**Problem requirements**
Repeat the data that follows, word for word, without the images.

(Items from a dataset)
----
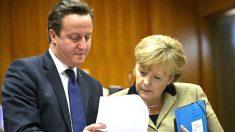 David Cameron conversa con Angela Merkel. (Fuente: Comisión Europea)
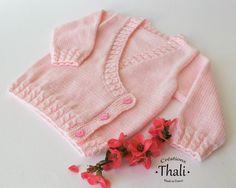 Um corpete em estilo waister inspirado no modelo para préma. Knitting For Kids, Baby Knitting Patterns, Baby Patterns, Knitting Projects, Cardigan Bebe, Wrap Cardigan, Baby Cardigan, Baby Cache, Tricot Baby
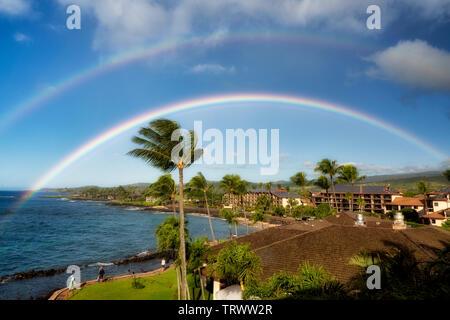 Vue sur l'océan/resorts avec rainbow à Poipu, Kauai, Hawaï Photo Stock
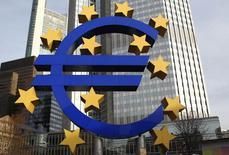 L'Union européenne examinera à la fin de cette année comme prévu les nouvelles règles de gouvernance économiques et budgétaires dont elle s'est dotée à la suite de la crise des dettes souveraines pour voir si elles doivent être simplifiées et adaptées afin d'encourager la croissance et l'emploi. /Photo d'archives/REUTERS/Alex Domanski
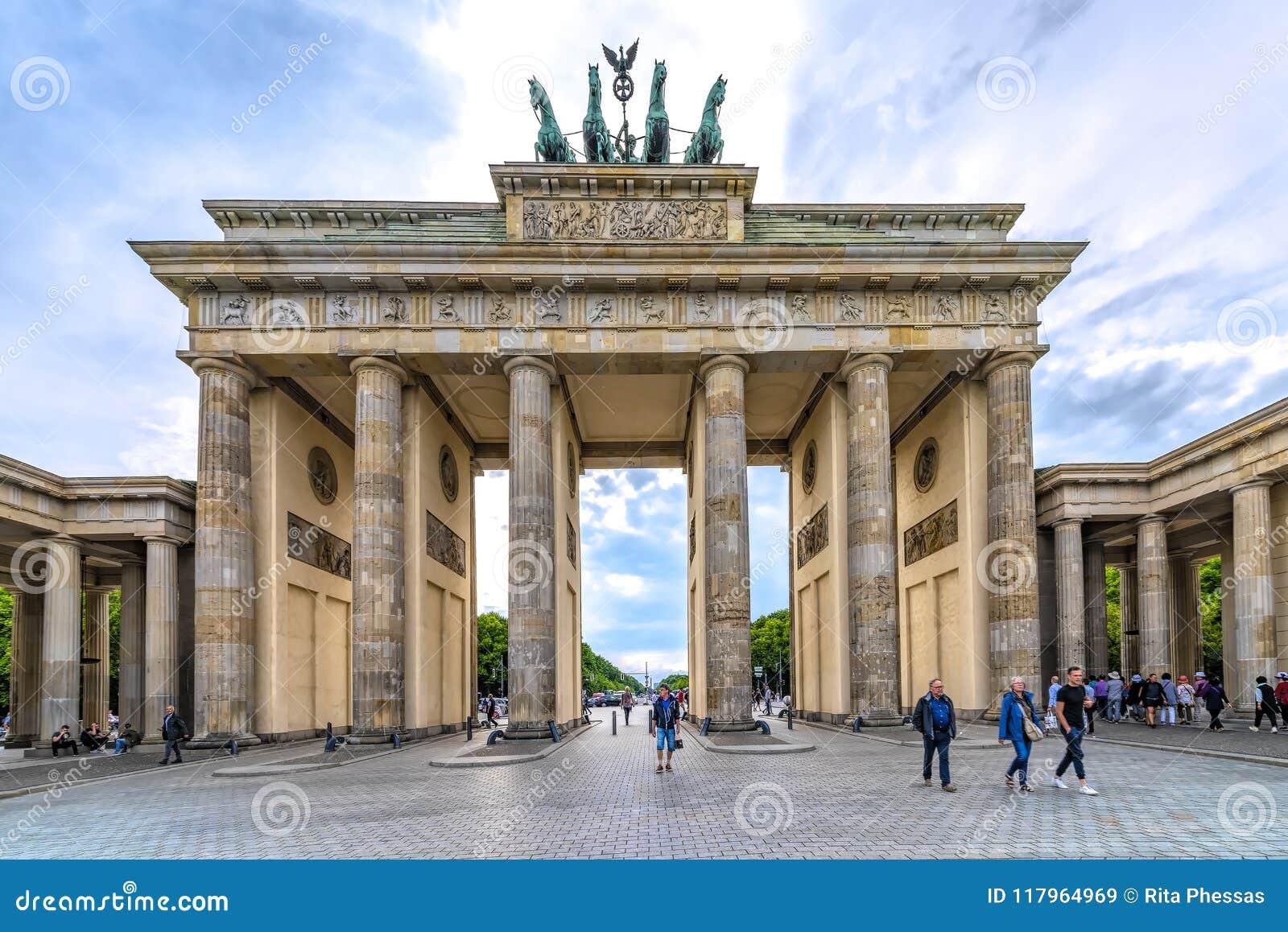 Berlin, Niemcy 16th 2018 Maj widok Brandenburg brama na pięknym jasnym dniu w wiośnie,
----
**Output for this task**
 David Cameron conversa con Angela Merkel. (Fuente: Comisión Europea)
 Um corpete em estilo waister inspirado no modelo para préma. Knitting For Kids, Baby Knitting Patterns, Baby Patterns, Knitting Projects, Cardigan Bebe, Wrap Cardigan, Baby Cardigan, Baby Cache, Tricot Baby
 Vue sur l'océan/resorts avec rainbow à Poipu, Kauai, Hawaï Photo Stock
 L'Union européenne examinera à la fin de cette année comme prévu les nouvelles règles de gouvernance économiques et budgétaires dont elle s'est dotée à la suite de la crise des dettes souveraines pour voir si elles doivent être simplifiées et adaptées afin d'encourager la croissance et l'emploi. /Photo d'archives/REUTERS/Alex Domanski
 Berlin, Niemcy 16th 2018 Maj widok Brandenburg brama na pięknym jasnym dniu w wiośnie,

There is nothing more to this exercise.